» **EXTRACT TO READ**
==*==

Here is I think a simple question, But I can't find an answer.
I'm trying to set a few rows from a dataframe using a mask of a mask. but I get an "Unalignable boolean Series provided as indexer" error.
Here is a small example:
import pandas as pd
data = {'c1':[1,2,3,4],
'c2':[2,4,6,8]}
df = pd.DataFrame(data)
mask = df['c1'] >= 3
mask2 = df.loc[mask, 'c2'] <= 6
df[mask2]
df[mask2, 'c2'] = -1
Here mask
is:
0 False
1 False
2 True
3 True
Name: c1, dtype: bool
And mask2
is:
2 True
3 False
Name: c2, dtype: bool
But now df[mask2]
yields:
IndexingError: Unalignable boolean Series provided as indexer (index of the boolean Series and of the indexed object do not match
What I should expect it to return is row with index 2:
c1 c2
2 3 6
I realize that for this example df[(df['c1'] >= 3) & (df['c2'] <= 6)]
Would give me the expected result, but my program flow requires a mask of a mask, instead of the intersection of 2 masks.
CodePudding user response:
One solution is to do a logical and (&
) of both predicates:
mask = (df['c1'] >= 3) & (df['c2'] <= 6)

==*==

» **DATA SUPPLIED**
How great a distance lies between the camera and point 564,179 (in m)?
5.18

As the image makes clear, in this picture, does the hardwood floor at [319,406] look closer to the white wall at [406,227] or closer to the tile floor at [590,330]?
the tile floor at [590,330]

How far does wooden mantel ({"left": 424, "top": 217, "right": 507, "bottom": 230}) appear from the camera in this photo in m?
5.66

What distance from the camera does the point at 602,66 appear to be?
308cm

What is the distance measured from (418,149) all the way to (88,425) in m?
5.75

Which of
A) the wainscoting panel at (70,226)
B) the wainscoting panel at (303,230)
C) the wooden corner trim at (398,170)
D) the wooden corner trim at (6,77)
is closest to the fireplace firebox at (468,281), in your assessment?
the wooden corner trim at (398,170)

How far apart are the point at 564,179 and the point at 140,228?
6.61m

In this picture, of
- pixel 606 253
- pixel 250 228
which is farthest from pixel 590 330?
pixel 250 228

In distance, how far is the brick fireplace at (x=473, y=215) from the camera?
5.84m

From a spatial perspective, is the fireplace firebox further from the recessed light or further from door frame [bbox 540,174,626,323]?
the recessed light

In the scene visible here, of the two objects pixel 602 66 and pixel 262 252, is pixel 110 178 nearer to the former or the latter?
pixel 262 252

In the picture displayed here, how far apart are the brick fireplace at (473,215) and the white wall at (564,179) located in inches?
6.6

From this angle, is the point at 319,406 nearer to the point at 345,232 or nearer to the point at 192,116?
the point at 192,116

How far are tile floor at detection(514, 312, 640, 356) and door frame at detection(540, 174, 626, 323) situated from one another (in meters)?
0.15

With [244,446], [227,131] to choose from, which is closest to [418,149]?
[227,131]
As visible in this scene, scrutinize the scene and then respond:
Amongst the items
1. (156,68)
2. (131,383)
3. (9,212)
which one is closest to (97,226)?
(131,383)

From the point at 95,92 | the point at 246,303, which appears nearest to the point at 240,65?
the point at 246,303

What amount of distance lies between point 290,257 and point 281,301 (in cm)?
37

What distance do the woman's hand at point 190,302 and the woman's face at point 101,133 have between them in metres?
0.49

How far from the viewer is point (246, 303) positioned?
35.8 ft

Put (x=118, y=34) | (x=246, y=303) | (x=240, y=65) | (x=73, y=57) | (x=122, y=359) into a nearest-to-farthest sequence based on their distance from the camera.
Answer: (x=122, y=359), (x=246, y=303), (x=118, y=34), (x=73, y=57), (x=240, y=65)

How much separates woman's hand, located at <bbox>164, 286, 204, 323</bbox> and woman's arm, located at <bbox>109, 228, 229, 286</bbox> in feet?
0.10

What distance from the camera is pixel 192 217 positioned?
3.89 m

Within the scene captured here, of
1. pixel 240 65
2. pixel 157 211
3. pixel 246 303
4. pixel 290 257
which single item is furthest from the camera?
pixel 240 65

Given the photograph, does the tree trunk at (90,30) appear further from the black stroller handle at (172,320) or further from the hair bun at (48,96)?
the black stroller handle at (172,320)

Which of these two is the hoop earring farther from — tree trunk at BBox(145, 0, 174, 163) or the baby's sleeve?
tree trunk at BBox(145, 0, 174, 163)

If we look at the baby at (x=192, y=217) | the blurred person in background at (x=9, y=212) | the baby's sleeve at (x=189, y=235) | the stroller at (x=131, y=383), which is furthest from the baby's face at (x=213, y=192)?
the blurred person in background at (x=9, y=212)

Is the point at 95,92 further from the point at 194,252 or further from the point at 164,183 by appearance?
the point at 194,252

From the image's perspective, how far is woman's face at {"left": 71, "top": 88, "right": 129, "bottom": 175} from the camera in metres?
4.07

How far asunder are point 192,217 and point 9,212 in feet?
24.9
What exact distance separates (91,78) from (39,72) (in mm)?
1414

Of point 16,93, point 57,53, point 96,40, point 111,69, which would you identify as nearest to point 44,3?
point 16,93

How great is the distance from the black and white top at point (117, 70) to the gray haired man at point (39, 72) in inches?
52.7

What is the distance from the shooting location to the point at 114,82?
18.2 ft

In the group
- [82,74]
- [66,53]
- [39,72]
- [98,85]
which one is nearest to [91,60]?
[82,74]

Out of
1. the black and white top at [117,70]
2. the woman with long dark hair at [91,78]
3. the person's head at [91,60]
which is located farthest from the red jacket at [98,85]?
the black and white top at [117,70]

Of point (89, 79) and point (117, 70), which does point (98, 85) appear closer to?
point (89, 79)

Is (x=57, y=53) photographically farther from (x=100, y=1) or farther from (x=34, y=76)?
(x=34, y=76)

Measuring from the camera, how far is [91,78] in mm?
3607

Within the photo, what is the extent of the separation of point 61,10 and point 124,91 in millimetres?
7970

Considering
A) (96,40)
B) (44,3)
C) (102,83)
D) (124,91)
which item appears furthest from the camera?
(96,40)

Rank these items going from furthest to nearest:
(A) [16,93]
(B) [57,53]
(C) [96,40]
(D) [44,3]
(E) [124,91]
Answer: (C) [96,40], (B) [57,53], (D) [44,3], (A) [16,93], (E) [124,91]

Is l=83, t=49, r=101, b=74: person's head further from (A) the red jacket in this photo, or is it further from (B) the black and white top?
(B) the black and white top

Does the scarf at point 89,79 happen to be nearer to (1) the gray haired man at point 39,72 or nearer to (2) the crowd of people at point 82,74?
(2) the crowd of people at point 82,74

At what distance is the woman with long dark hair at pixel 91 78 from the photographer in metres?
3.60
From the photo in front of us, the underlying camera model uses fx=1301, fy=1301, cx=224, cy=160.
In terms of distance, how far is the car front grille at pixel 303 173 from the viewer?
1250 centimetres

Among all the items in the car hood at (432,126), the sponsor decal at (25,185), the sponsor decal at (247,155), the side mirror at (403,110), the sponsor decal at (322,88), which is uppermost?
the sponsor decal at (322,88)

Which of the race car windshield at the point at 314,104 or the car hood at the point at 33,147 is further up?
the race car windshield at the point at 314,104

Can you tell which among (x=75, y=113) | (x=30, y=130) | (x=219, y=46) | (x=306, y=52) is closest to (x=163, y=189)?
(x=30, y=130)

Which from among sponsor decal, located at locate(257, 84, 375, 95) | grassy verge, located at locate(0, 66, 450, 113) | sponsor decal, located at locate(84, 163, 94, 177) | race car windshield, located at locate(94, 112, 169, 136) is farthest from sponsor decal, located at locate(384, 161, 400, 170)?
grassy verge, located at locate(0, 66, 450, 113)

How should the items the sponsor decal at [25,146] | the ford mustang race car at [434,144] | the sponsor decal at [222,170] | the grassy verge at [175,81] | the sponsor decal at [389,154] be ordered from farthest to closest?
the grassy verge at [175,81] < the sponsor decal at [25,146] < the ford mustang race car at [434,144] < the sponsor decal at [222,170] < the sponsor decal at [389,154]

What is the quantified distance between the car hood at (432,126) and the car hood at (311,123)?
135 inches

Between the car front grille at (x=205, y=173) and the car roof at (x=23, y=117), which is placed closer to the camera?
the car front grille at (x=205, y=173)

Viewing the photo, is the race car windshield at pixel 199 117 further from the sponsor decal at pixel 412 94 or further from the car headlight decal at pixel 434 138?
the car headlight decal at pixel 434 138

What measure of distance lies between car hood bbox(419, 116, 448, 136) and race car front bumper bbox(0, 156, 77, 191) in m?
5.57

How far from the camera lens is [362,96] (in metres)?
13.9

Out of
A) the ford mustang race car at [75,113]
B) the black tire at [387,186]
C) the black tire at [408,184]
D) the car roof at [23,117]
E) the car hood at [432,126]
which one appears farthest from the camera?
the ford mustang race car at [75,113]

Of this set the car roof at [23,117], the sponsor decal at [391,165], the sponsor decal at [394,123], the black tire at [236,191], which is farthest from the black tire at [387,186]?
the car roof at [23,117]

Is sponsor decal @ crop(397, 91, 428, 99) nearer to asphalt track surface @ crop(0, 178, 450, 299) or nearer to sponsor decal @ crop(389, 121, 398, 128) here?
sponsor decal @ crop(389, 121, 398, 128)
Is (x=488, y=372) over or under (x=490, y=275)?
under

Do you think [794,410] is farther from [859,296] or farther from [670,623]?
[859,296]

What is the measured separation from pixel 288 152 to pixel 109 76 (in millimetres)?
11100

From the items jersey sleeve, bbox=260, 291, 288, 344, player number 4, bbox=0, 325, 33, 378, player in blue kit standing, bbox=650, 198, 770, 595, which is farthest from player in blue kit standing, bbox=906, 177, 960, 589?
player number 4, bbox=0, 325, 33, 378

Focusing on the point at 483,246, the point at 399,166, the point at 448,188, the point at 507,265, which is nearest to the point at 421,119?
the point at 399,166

==*==

» **WHAT THIS EXERCISE ASKS**
1: From the pandas boolean-mask thread, quote the part that opens with the words containing "I'm trying to" and closes with "df = pd.DataFrame(data)".
2: Answer these questions about the pandas boolean-mask thread:
(a) What error does the poster report when indexing with `mask2`?
(b) Which row index does the poster expect `df[mask2]` to return?
(c) What operation does the reply propose for combining the two predicates?
3: Continue the pandas boolean-mask thread from its last line.

» **THE ANSWERS**
1:
I'm trying to set a few rows from a dataframe using a mask of a mask. but I get an "Unalignable boolean Series provided as indexer" error.
Here is a small example:
import pandas as pd
data = {'c1':[1,2,3,4],
'c2':[2,4,6,8]}
df = pd.DataFrame(data)

2:
(a) IndexingError: Unalignable boolean Series provided as indexer
(b) The row with index 2
(c) A logical and (&) of both predicates

3:
res = df[mask]
print(res)
Output
c1 c2
2 3 6
Use the mask
to change the values as follows:
df.loc[mask, 'c2'] = -1
print(df)
Output (after changing df)
c1 c2
0 1 2
1 2 4
2 3 -1
3 4 8
CodePudding user response:
Your approach failed because you need a full array for boolean indexing and mask2
is not aligned with df
anymore.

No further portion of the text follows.